After much deliberation, I grabbed the CD and decided to buy it. I remember sweating bullets as I gave it to the cashier, who looked to be a dude in high school or college. I thought he was going to ask how old I was or if I had ID, like I was buying beer or cigarettes or porn. But much to surprise, all that anxiety and worry came to naught. He rang it up, I paid with my gift card, he put it in the bag and I was on my way. He didn’t mention a damn thing about the parental advisory label.
And boy, I remember strutting out of that Borders with all the damn confidence in the world. I had just bought the TP-2.com and my first parental advisory album. It was like I just grew my first armpit hair or had sex for the first time. That’s how elated I felt as I gazed at R. Kelly in his white beanie, sunglasses and fur coat on the cover when I got home in my room with the door closed, right before I popped it in to my CD Walkman (notice how I remained loyal to the Sony Walkman brand after all these years).
But there was one problem: the album didn’t have the “Fiesta” Remix! It had the original “Fiesta” song, which was cool, but it wasn’t the version with Jay-Z and Boo and Gotti.
I felt like I had just gotten a number from a girl at a dance, only to find out she had given me a fake (not to say that such a thing happened…sigh…okay it did…like I said, I didn’t have a lot of dating experience in high school; sue me).

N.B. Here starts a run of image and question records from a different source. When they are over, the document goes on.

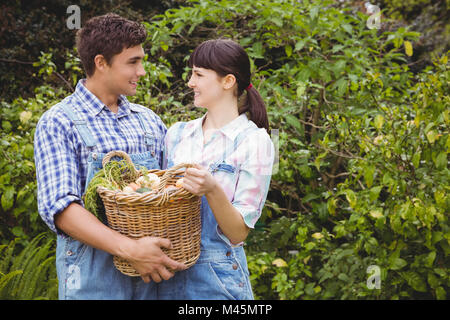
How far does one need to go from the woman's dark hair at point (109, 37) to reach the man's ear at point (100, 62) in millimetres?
13

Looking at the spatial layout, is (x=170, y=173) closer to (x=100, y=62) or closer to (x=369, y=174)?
(x=100, y=62)

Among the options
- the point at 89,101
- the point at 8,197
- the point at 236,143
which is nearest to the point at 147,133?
the point at 89,101

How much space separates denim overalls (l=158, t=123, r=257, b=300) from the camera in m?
1.80

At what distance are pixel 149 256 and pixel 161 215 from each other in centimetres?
14

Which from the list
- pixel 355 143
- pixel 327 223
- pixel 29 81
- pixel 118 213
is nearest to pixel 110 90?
pixel 118 213

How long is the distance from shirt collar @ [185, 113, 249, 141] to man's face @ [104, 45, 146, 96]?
0.31 meters

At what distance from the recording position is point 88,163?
1.79m

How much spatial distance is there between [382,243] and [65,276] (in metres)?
2.28

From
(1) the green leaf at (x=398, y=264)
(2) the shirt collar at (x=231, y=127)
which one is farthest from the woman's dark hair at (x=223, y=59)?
(1) the green leaf at (x=398, y=264)

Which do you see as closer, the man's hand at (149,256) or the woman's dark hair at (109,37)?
the man's hand at (149,256)

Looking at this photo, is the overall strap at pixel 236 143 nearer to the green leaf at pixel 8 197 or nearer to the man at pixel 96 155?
the man at pixel 96 155

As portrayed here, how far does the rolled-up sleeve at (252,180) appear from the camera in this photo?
5.77 feet

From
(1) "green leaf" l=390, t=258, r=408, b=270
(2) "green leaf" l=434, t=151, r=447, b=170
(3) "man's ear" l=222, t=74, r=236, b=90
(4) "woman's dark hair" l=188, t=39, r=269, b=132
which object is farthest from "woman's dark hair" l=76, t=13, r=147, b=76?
(1) "green leaf" l=390, t=258, r=408, b=270
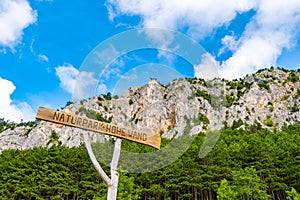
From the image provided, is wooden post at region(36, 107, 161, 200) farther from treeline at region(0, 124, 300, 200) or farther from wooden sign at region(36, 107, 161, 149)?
treeline at region(0, 124, 300, 200)

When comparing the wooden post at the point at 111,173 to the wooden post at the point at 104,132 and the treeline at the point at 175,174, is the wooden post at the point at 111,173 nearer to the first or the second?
the wooden post at the point at 104,132

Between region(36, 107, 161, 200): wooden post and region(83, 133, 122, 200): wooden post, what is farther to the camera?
region(83, 133, 122, 200): wooden post

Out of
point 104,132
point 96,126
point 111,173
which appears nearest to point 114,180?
point 111,173

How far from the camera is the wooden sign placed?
5762 millimetres

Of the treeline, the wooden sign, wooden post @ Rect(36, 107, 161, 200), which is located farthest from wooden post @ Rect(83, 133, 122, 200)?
the treeline

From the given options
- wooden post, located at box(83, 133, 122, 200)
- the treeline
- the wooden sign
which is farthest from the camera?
the treeline

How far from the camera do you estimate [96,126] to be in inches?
248

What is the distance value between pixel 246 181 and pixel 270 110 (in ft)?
233

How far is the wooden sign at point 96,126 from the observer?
5.76 m

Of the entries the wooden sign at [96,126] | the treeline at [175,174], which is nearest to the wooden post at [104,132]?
the wooden sign at [96,126]

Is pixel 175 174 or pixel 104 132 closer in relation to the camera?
pixel 104 132

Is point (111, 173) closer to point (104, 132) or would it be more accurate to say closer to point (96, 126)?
point (104, 132)

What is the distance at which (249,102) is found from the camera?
8900 centimetres

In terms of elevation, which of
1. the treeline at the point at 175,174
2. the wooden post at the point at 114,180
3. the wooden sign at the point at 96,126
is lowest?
the wooden post at the point at 114,180
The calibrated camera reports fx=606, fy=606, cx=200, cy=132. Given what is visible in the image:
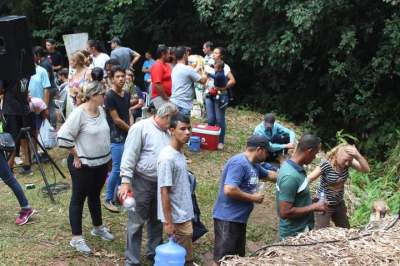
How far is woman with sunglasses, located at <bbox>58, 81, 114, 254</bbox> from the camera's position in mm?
5547

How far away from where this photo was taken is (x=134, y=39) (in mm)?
18578

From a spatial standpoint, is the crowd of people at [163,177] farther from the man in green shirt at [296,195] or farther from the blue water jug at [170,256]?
the blue water jug at [170,256]

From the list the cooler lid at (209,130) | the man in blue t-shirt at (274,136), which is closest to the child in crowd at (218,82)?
the cooler lid at (209,130)

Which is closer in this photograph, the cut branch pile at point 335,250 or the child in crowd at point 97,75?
the cut branch pile at point 335,250

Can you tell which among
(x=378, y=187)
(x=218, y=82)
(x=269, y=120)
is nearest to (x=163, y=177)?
(x=269, y=120)

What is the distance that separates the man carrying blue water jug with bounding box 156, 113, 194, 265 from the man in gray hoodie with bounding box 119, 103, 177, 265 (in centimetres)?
27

After some time with the album, I grew to appreciate it. The original “Fiesta” song, though not as good as the remix, still had its moments, and I enjoyed the “I Wish” song more than most, even though it is really a depressing song that no 15-year-old freshman should be listening to. But the “Fiesta” Remix in my opinion is one of Kelly’s best. It’s at a time in his career when Kelly revamped his style and blended his sound and writing skills into the hip hop genre. While LL Cool J and A Tribe Called Quest obviously came before when it came to the “Rap Ballad”, Kelly’s “Fiesta” was one of the major “R&B Hop” songs that fused an R&B song with a Rap flair. The song is flexible in all kinds of scenarios: You can put it on at a party, you can jam to it in your car, you can put it on when you’re hanging out with that special someone, and guess what? It’ll still be appropriate and match the mood. That is how great the “Fiesta Remix” is and what cemented Kelly with me as one of my favorite artists in the R&B genre, even to this day.
Kelly has had some highs (“Happy People” is one of my guilty pleasures; though lyrically it does sort of suck) and lows (“Trapped in the Closet” probably remains one of his most embarrassing and ridiculous ventures) in my musical experience with him. However, Kelly has always struck a chord with me when it came to how I developed my musical taste, and if it wasn’t for Kelly I wouldn’t have appreciated R&B music like I have over the years. R&B to me is like that girlfriend who you keep breaking up and getting back together with time and time again. Just when I think I’m going all House music, I am listening to Avant. When I am convinced I’m an Indie Folk guy, I am downloading The Weeknd’s mix tapes. R&B and me are forever twined, and R. Kelly is responsible for that, mostly thanks to “Down Low” and “Fiesta” Remix.
April 30th is going to be a big day. At midnight, I will be turning 29 years old, one year shy of 30.
It seems fitting to celebrate such a day with someone who has been part of my life for nearly 20 years.